▶
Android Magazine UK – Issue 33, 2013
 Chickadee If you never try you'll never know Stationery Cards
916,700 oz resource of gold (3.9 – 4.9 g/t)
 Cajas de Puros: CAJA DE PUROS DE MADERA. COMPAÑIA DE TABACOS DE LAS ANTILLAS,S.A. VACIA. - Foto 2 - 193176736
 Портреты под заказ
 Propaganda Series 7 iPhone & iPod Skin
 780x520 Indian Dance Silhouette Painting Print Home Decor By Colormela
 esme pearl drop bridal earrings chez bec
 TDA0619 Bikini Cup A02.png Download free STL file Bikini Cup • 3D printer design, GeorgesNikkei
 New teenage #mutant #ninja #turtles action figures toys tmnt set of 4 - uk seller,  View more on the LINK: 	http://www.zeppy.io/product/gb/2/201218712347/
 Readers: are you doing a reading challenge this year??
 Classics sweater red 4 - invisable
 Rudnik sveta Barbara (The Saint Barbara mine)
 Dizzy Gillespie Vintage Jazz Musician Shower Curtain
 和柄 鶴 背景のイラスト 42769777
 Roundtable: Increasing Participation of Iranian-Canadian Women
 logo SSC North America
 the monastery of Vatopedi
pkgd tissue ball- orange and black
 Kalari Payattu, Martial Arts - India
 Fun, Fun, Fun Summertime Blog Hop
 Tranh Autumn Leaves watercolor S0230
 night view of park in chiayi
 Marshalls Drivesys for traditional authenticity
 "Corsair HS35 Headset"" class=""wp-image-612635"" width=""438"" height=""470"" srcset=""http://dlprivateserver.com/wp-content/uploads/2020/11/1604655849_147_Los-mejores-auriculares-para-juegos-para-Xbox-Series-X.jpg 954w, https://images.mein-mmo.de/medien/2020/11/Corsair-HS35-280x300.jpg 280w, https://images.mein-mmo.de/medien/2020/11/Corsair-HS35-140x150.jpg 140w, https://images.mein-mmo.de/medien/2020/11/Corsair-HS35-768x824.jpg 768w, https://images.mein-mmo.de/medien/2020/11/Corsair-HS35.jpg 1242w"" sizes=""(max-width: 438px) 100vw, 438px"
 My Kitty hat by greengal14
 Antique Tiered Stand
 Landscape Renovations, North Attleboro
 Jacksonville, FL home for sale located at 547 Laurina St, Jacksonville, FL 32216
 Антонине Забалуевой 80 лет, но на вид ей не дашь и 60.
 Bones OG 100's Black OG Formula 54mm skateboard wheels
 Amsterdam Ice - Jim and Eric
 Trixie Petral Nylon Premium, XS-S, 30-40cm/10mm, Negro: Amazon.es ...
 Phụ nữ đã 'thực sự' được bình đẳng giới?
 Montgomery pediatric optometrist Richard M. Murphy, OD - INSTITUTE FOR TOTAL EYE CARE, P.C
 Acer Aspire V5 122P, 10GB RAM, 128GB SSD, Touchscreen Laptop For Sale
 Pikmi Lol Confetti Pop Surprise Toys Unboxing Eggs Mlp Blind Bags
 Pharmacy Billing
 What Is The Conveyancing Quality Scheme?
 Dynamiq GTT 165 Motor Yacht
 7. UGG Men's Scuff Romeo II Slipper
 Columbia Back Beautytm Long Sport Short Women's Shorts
◀
ACTIVITY: The lines you need run from the one containing "Tranh Autumn Leaves watercolor S0230" to the end of the listing. Output exactly those, both ends included.

ANSWER:
 Tranh Autumn Leaves watercolor S0230
 night view of park in chiayi
 Marshalls Drivesys for traditional authenticity
 "Corsair HS35 Headset"" class=""wp-image-612635"" width=""438"" height=""470"" srcset=""http://dlprivateserver.com/wp-content/uploads/2020/11/1604655849_147_Los-mejores-auriculares-para-juegos-para-Xbox-Series-X.jpg 954w, https://images.mein-mmo.de/medien/2020/11/Corsair-HS35-280x300.jpg 280w, https://images.mein-mmo.de/medien/2020/11/Corsair-HS35-140x150.jpg 140w, https://images.mein-mmo.de/medien/2020/11/Corsair-HS35-768x824.jpg 768w, https://images.mein-mmo.de/medien/2020/11/Corsair-HS35.jpg 1242w"" sizes=""(max-width: 438px) 100vw, 438px"
 My Kitty hat by greengal14
 Antique Tiered Stand
 Landscape Renovations, North Attleboro
 Jacksonville, FL home for sale located at 547 Laurina St, Jacksonville, FL 32216
 Антонине Забалуевой 80 лет, но на вид ей не дашь и 60.
 Bones OG 100's Black OG Formula 54mm skateboard wheels
 Amsterdam Ice - Jim and Eric
 Trixie Petral Nylon Premium, XS-S, 30-40cm/10mm, Negro: Amazon.es ...
 Phụ nữ đã 'thực sự' được bình đẳng giới?
 Montgomery pediatric optometrist Richard M. Murphy, OD - INSTITUTE FOR TOTAL EYE CARE, P.C
 Acer Aspire V5 122P, 10GB RAM, 128GB SSD, Touchscreen Laptop For Sale
 Pikmi Lol Confetti Pop Surprise Toys Unboxing Eggs Mlp Blind Bags
 Pharmacy Billing
 What Is The Conveyancing Quality Scheme?
 Dynamiq GTT 165 Motor Yacht
 7. UGG Men's Scuff Romeo II Slipper
 Columbia Back Beautytm Long Sport Short Women's Shorts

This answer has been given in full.